:: Vorliegender Textauszug

Nicht immer sind die Grenzen zwischen diesen verschiedenen Motiva­tionen scharf zu trennen. Franz-Josef Wernze etwa sieht sich bei Viktoria Köln als Gönner. Dafür ist seine ETL- Gruppe Hauptsponsor des Vereins. Das Logo ist überall zu sehen, auf Trikots und auf Stadionbannern. "Natürlich werden die Auswärtsspiele in der dritten Liga auch eine Werbetour für ETL", sagt Wernze. Er ist Realist und interessiert sich durchaus auch für das finanzielle Potenzial des Fußballgeschäfts: 2011 half er dem damals klammen 1. FC Köln, den Lokalhelden Lukas Podolski von München zurück zum Verein zu holen, und sicherte sich dafür einen Teil der Transferrechte. Außerdem besitzt der Unternehmer 70 Prozent der Anteile des polnischen Erstligisten Lechia Danzig. Der Wert des Klubs steigt stetig, irgendwann wird Wernze mit Gewinn verkaufen: "Danzig ist ganz klar ein Investment."

Ein Selbstläufer sind solche Invest­ments aber nicht, das Engagement externer Kapitalgeber bei Fußballver­einen ist durchaus riskant. Der milliardenschwere Unternehmer Klaus-Michael Kühne etwa hat jahrelang viel Geld in den Hamburger SV gepumpt, hält 20 Prozent an der HSV Fußball AG. Dennoch ist der einstige ewige Bundesligist HSV inzwischen in die zweite Liga abgestiegen. Frisches Geld will Kühne künftig erst einmal nicht mehr beisteuern. Ähnlich sieht es beim TSV 1860 München aus: Der Verein stand im Jahr 2011 vor der Insolvenz, als der jordanische Investor Hasan Ismaik zur Rettung eilte. Sein Einstieg stürzte die Löwen aber noch mehr ins Chaos - auch, weil Ismaik seine Finanzspritzen stets an Bedingungen knüpfte und sich massiv in die Personalpolitik einmischte. Nach einem kurzfristigen Abstieg in die Amateurklasse spielt 1860 in der laufenden Saison wieder in der dritten Liga.

::::
:: Auszug aus Datensatz

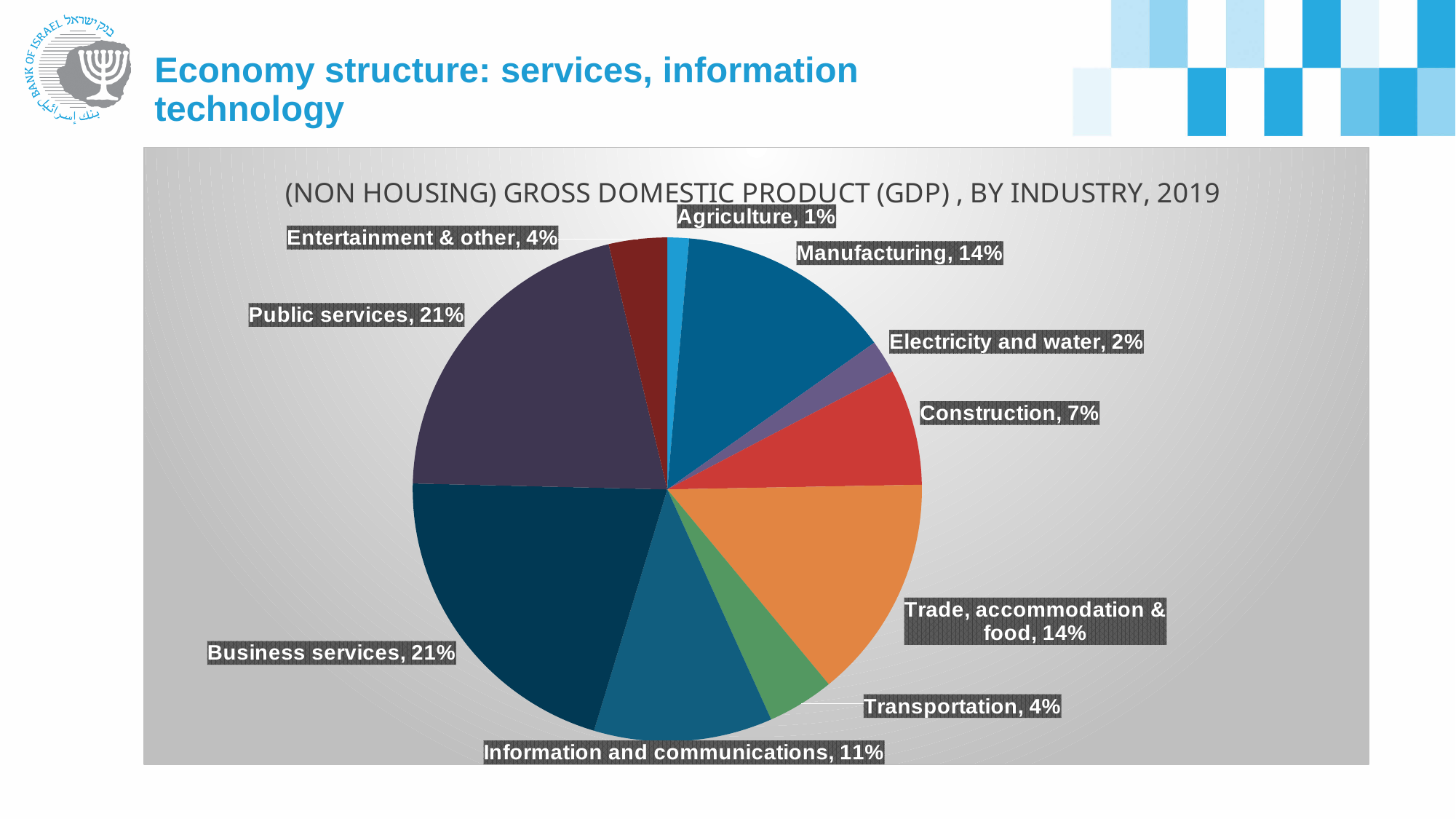
What is the difference between the shares of Business services and Information and communications? 10% What is the difference between the shares of Manufacturing and Construction? 7% Which is larger, the share for Public services or the share for Trade, accommodation & food? Public services Which is larger, the share for Transportation or the share for Construction? Construction What year does the chart title say the GDP data refers to? 2019 Which industry has the smallest share of GDP in the pie chart? Agriculture What percentage is shown for Construction? 7% How many industry categories are shown in the pie chart? 10 What is the share for Information and communications? 11% What share of GDP does Manufacturing account for in the pie chart? 14% What type of chart is shown on the slide? Pie chart What share is shown for Electricity and water? 2%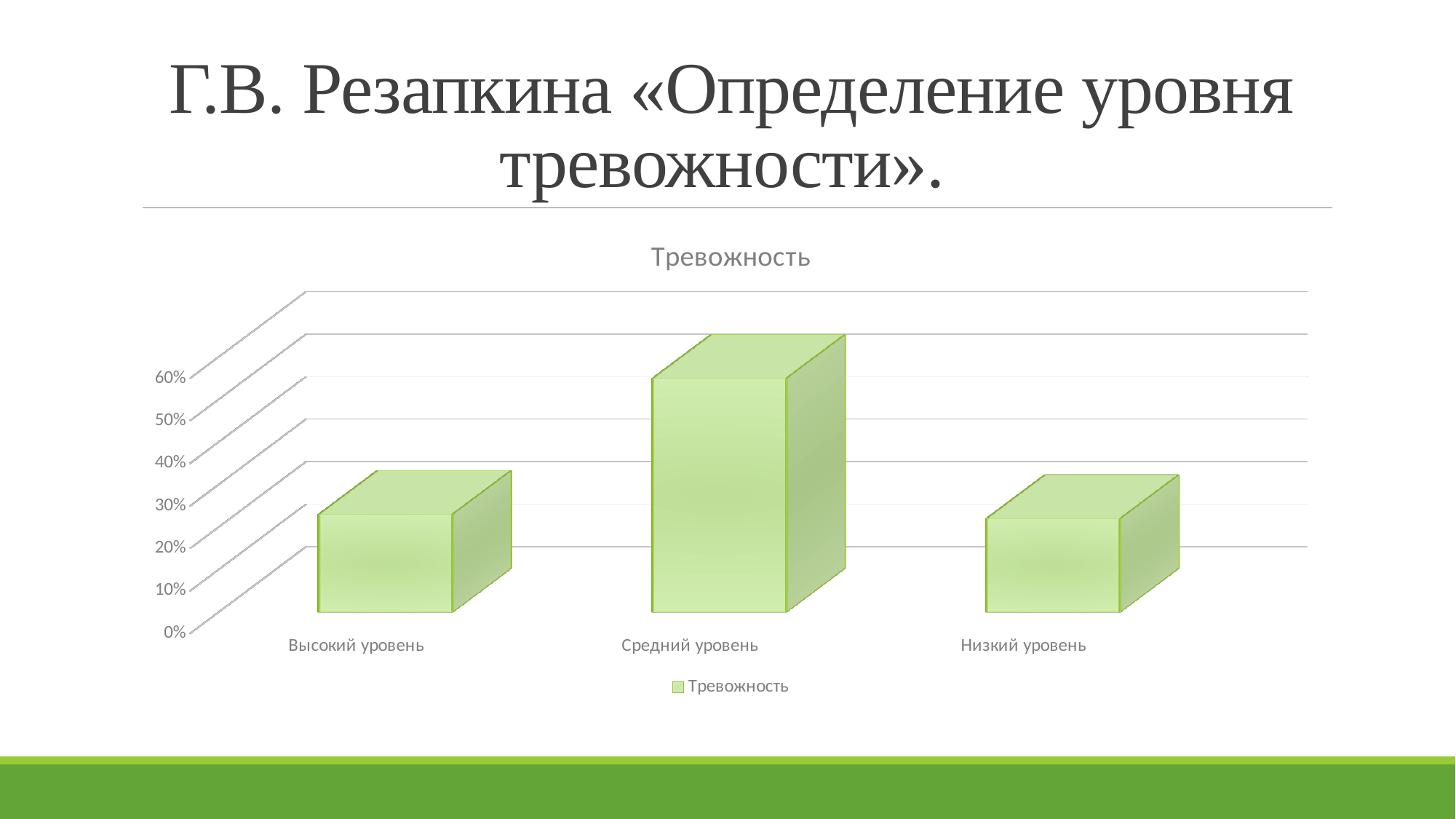
What kind of chart is shown on the slide? bar chart Is the value for Высокий уровень greater or less than 10%? greater Is the value for Высокий уровень greater or less than 40%? less What is the title of the chart? Тревожность Is the value for Низкий уровень greater or less than 40%? less What series name is shown in the chart legend? Тревожность Which is larger, the value for Высокий уровень or the value for Средний уровень? Средний уровень How many series does the legend list? 1 How many categories are shown on the x axis of the chart? 3 Which is larger, the value for Средний уровень or the value for Низкий уровень? Средний уровень Which category has the highest value in the chart? Средний уровень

::::

# Aufgabenstellung
Gib aus dem Text über Geldgeber im Fußball die Passage wortgetreu aus, die mit „Ein Selbstläufer sind“ beginnt und bis einschließlich „der dritten Liga.“ weitergeht.

# Ergebnis
Ein Selbstläufer sind solche Invest­ments aber nicht, das Engagement externer Kapitalgeber bei Fußballver­einen ist durchaus riskant. Der milliardenschwere Unternehmer Klaus-Michael Kühne etwa hat jahrelang viel Geld in den Hamburger SV gepumpt, hält 20 Prozent an der HSV Fußball AG. Dennoch ist der einstige ewige Bundesligist HSV inzwischen in die zweite Liga abgestiegen. Frisches Geld will Kühne künftig erst einmal nicht mehr beisteuern. Ähnlich sieht es beim TSV 1860 München aus: Der Verein stand im Jahr 2011 vor der Insolvenz, als der jordanische Investor Hasan Ismaik zur Rettung eilte. Sein Einstieg stürzte die Löwen aber noch mehr ins Chaos - auch, weil Ismaik seine Finanzspritzen stets an Bedingungen knüpfte und sich massiv in die Personalpolitik einmischte. Nach einem kurzfristigen Abstieg in die Amateurklasse spielt 1860 in der laufenden Saison wieder in der dritten Liga.